Не услышишь, раздраженно подумал Уильям и велел:

— Ступай в караул, сменишь одного из сержантов. Это приказ.

Жослену, может, и было совершенно безразлично, что с ним теперь станет, а вот Уильяму не было, и он не собирался давать Эдварду или кому-либо другому хоть малейшую возможность навредить его друзьям. Пекарский сынок прожег Уильяма недовольным взглядом, но спорить не решился, зная, что другие рыцари при любом раскладе послушают бывшего командора Газы, имевшего репутацию человека чести, а не какого-то простолюдина, носившего белый плащ лишь потому, что в Ордене не хватало рыцарей. Их всегда не хватало, но в последние годы это чувствовалось особенно сильно.

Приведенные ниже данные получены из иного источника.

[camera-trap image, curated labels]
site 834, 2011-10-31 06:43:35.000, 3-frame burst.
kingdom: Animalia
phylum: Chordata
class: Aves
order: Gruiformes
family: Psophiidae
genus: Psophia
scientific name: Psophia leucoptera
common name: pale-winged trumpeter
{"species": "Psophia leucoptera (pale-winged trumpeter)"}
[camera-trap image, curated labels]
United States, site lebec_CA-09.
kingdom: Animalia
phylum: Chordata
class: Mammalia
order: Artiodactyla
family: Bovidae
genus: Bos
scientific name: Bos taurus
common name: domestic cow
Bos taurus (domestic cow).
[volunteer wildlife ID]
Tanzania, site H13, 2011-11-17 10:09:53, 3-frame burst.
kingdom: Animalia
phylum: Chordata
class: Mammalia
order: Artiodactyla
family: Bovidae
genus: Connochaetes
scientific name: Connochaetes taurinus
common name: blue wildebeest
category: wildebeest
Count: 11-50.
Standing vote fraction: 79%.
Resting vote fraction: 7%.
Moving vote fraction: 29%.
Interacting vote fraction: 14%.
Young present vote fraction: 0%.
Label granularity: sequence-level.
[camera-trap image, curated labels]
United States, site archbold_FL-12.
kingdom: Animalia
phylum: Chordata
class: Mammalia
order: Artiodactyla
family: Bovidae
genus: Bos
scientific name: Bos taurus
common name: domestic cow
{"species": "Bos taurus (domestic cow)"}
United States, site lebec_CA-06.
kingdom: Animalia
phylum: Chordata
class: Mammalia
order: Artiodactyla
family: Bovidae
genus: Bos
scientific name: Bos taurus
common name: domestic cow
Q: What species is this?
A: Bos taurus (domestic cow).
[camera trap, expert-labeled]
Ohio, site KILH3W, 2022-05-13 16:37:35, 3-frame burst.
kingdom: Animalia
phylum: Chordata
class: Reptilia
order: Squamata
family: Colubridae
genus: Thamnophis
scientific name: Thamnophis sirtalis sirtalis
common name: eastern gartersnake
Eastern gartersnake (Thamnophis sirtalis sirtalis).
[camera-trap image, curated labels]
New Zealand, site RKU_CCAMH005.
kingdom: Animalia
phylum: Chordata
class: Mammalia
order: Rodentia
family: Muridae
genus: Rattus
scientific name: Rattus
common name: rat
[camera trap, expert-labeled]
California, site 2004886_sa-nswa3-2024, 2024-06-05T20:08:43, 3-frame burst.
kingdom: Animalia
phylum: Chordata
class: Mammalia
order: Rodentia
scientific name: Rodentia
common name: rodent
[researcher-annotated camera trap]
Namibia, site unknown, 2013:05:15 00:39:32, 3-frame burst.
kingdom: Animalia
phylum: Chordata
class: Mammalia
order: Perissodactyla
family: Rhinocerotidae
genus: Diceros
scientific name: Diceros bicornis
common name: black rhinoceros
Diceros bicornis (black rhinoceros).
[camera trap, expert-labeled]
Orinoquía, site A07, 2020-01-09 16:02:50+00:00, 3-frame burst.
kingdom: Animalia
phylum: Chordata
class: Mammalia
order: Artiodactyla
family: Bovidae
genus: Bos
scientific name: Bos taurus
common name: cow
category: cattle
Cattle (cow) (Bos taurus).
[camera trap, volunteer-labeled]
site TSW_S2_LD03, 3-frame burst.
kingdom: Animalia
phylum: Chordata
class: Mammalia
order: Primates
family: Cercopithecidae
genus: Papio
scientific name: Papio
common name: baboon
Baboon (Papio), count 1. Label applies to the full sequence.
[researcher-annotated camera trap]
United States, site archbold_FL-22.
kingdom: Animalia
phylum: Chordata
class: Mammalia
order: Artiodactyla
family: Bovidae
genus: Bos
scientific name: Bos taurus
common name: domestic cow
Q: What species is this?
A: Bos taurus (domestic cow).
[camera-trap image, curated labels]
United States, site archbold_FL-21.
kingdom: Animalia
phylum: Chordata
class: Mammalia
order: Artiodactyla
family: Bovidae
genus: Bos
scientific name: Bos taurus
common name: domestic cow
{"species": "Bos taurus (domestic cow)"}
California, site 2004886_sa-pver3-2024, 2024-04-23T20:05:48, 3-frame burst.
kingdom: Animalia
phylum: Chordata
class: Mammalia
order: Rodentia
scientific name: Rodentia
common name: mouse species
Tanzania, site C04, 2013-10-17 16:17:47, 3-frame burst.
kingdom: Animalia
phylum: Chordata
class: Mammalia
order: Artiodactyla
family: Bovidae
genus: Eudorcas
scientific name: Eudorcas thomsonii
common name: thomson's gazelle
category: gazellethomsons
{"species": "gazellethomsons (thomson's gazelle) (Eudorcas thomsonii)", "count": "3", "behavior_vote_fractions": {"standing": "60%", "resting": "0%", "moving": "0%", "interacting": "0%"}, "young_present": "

Жослен замкнулся в себе вновь, слепо глядя сквозь потрескивающее рыже-золотистое пламя и, верно, не решаясь заговорить после того, как его почти что перебили, выставив Эдварда в клубящуюся темноту. Уильям посмотрел на него, пытаясь предугадать, как Жослен поведет себя, услышав прямой вопрос, и всё же решился.

— Что произошло? — осторожно спросил он непривычным для него самого мягким и почти вкрадчивым голосом. Жослен вздрогнул еще раз, и ореховые глаза предательски заблестели, отражая золотистые отблески костра.

— Я любил ее.

Уильям едва не выругался. Так это всё из-за женщины? Зачем же надо было скрывать, особенно в последние годы, когда сам Жослен прекрасно знал о Сабине? Но тот на мгновение опустил ресницы, смаргивая поблескивающую золотом влагу, и продолжил сдавленным, надтреснутым голосом, словно его душила невидимая рука.